Source passage:

***

To look at the bright side, the “League of Extraordinary Gentlemen” has potential and originality, with familiar legends placed together in an interesting situation. The rich, imaginative fantasy that the idea of this movie represents is ambitious and intriguing. It is pity that the story does not realize even a fair share of what it could be, but it is entertaining and each of the characters deserve a second look, which is an extraordinary quality for any summer action movie.

Parents should know that this movie contains strong violence, a great deal of peril, and deaths enough for a more restrictive rating. Nameless characters are killed in every manner of way, from the traditional (flame-throwers, guns and explosions) to the supernatural, including the unwanted attentions of a vampire. There are some sexual references as well as sexuality between characters.

Families who watch this movie should talk about the strengths and weaknesses of each of these very different characters. None of them wish others to share their abilities, why not? Why would each of these lone characters come together in a “League”? What are their motivations supposed to be? What are they really?

For those families who enjoy the characters and would like to experience them in their natural environment, all of the books from which the characters are derived or inspired are recommended: for Captain Nemo, Jules Verne’s “20,000 Leagues under the Sea” or “The Mysterious Island”; for Allen Quartermain, any of a number of H. Rider Haggard’s works (most famously, “King Solomon’s Mines”); for Dorian Gray, Oscar Wilde’s “A Portrait of Dorian Gray”; for Mina Harker, Bram Stoker’s “Dracula”; for Rodney Skinner, H.G. Wells’ “The Invisible Man”; for Jekyll/Hyde, Robert Louis Stevenson’s The Strange Case of Dr. Jekyll and Mr. Hyde; and, for Tom Sawyer (in a completely different light), Mark Twain’s “The Adventures of Tom Sawyer”.

Families who enjoy this movie might consider reading the comic books, with the caveat that they are aimed at a more mature audience than the movie. Although illustrated, “The League of Extraordinary Gentlemen” is NOT for young children. Moore delights in the dichotomy of the Victorian age’s repression and debauchery, as seen in his “From Hell” series about Jack the Ripper (made into a movie starring Johnny Depp, 2001), and, therefore, presents each of the “extraordinary gentlemen” indulging in what he considers their logical vices. For example, Quartermain is a run-down opium addict, the Invisible Man takes advantage of school-girls, and Mr. Hyde kills the prostitutes with whom Dr. Jekyll consorts. Although they have been conveniently collected in one graphic novel, it is in their individual comic book form that they display the wit of their turn-of-the-(19th)-century inspired advertisements. For mature teens, the first series of the comic book (Vol. 1 – 6) might be an interesting entrée into an age of adventure.

***

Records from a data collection
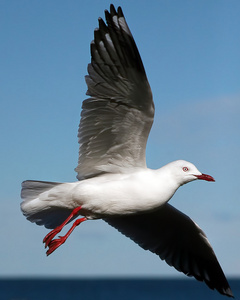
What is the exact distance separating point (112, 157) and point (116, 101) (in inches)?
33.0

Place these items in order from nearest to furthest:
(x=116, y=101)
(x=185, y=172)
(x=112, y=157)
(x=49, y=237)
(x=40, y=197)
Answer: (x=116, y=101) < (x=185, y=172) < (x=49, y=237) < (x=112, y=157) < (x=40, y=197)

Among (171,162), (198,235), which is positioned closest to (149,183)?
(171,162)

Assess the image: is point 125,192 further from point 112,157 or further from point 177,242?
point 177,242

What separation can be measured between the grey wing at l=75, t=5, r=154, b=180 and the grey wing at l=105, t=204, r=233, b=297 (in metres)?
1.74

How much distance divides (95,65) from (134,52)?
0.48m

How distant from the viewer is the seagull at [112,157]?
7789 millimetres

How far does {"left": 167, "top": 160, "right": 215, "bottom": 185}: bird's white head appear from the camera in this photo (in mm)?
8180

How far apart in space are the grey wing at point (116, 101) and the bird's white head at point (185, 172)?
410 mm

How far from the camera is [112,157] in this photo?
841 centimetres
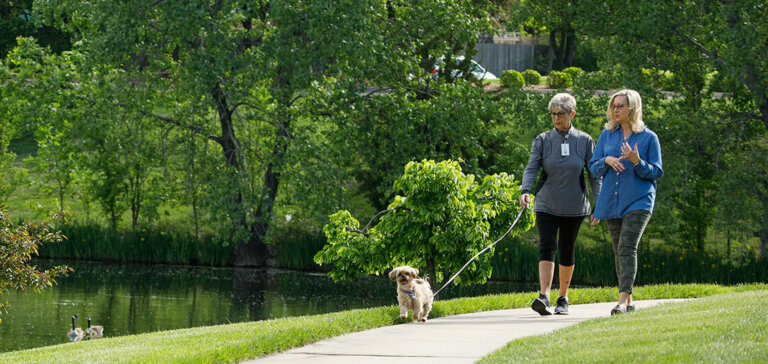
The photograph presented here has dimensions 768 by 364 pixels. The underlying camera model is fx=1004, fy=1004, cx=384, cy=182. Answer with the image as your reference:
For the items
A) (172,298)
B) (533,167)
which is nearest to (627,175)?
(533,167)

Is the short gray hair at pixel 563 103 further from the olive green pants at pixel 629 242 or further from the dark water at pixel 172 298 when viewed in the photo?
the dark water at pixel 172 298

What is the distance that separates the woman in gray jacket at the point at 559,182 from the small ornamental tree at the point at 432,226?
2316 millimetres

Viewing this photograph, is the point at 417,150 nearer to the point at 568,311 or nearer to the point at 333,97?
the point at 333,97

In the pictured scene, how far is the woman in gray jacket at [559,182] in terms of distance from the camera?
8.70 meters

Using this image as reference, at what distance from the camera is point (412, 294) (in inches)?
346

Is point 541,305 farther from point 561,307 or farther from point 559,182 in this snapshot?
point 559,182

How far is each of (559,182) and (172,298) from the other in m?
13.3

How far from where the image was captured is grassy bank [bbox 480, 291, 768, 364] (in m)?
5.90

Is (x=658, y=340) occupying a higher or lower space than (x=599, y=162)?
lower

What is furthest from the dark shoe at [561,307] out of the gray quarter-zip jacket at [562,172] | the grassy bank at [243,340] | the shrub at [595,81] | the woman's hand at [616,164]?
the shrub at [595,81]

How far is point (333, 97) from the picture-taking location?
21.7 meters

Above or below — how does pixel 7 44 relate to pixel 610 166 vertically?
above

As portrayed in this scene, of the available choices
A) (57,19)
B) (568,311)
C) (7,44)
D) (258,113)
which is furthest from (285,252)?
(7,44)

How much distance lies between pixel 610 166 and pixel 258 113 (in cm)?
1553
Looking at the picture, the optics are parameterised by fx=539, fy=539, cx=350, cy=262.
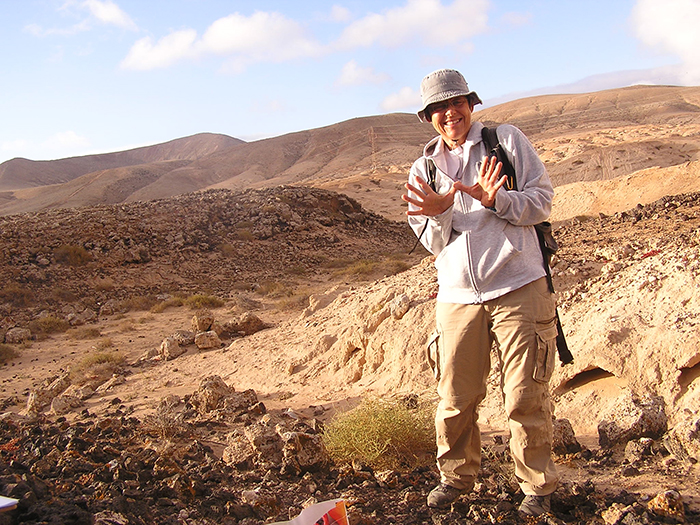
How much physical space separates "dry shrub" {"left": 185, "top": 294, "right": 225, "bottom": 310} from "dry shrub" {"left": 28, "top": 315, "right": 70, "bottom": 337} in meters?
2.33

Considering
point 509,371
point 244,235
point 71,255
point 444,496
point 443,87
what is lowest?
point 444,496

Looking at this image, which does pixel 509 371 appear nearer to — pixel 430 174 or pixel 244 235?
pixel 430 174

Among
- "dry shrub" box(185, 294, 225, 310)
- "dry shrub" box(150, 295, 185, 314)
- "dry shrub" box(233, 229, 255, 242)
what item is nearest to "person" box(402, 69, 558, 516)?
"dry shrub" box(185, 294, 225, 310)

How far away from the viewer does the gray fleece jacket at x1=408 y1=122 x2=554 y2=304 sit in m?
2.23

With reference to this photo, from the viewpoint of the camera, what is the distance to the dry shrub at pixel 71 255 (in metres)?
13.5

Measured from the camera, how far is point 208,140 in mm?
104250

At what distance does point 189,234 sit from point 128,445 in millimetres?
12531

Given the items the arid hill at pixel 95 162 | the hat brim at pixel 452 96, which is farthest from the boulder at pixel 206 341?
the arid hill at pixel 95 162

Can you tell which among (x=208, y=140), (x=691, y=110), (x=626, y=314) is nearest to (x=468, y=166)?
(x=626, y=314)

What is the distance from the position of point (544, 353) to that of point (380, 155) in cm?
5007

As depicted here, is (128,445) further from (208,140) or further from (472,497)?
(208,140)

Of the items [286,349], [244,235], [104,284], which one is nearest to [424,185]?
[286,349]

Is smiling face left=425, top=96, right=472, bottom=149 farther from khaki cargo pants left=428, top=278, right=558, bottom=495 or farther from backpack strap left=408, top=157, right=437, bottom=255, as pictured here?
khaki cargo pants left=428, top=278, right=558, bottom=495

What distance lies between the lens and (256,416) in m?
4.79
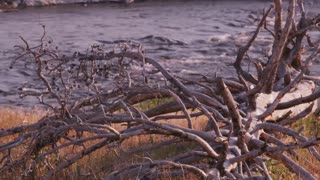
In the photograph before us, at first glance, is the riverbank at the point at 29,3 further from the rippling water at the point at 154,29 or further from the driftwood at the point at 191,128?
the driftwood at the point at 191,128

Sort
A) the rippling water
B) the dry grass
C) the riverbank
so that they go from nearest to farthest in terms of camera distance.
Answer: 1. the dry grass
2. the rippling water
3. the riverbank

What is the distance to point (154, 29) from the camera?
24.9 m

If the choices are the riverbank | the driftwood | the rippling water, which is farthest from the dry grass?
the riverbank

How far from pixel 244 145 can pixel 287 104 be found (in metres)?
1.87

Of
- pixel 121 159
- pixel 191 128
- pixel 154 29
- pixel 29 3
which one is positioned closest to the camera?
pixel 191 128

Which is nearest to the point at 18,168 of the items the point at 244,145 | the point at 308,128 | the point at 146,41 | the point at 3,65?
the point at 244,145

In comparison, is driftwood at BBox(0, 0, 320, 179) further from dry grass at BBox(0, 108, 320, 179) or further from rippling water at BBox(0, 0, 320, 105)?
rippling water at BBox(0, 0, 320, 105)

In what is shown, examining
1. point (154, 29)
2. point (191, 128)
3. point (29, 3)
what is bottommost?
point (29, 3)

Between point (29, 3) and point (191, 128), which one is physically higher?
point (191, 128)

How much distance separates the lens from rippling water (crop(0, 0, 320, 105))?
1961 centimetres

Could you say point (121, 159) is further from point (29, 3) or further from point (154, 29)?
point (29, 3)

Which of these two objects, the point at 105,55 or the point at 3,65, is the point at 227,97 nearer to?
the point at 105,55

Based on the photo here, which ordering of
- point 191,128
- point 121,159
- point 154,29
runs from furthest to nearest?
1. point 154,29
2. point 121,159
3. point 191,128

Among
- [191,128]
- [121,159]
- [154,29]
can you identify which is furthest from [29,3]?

***

Requirement A:
Echo the part of the movie review from "Parents should know" to "sexuality between characters." word for word.
Requirement B:
In one to three sentences, explain why the movie review says the comic books are not for young children.
The rows are separate material and have no connection to the movie review.

Exercise response A:
Parents should know that this movie contains strong violence, a great deal of peril, and deaths enough for a more restrictive rating. Nameless characters are killed in every manner of way, from the traditional (flame-throwers, guns and explosions) to the supernatural, including the unwanted attentions of a vampire. There are some sexual references as well as sexuality between characters.

Exercise response B:
The comic books are aimed at a more mature audience than the movie. Moore presents each of the "extraordinary gentlemen" indulging in what he considers their logical vices. For example, Quartermain is an opium addict, the Invisible Man takes advantage of school-girls, and Mr. Hyde kills prostitutes.